-- STORED RECORDS start --

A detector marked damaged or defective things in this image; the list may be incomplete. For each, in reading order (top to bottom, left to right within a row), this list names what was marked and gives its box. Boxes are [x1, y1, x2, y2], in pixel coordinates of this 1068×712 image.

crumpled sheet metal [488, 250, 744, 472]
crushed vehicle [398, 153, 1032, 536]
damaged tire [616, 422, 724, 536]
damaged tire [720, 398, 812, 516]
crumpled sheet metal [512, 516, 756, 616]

-- STORED RECORDS end --

## GIVEN INSTRUCTION
Copy every one of the lines above verbatim.

## WRITTEN ANSWER
A detector marked damaged or defective things in this image; the list may be incomplete. For each, in reading order (top to bottom, left to right within a row), this list names what was marked and gives its box. Boxes are [x1, y1, x2, y2], in pixel coordinates of this 1068×712 image.

crumpled sheet metal [488, 250, 744, 472]
crushed vehicle [398, 153, 1032, 536]
damaged tire [616, 422, 724, 536]
damaged tire [720, 398, 812, 516]
crumpled sheet metal [512, 516, 756, 616]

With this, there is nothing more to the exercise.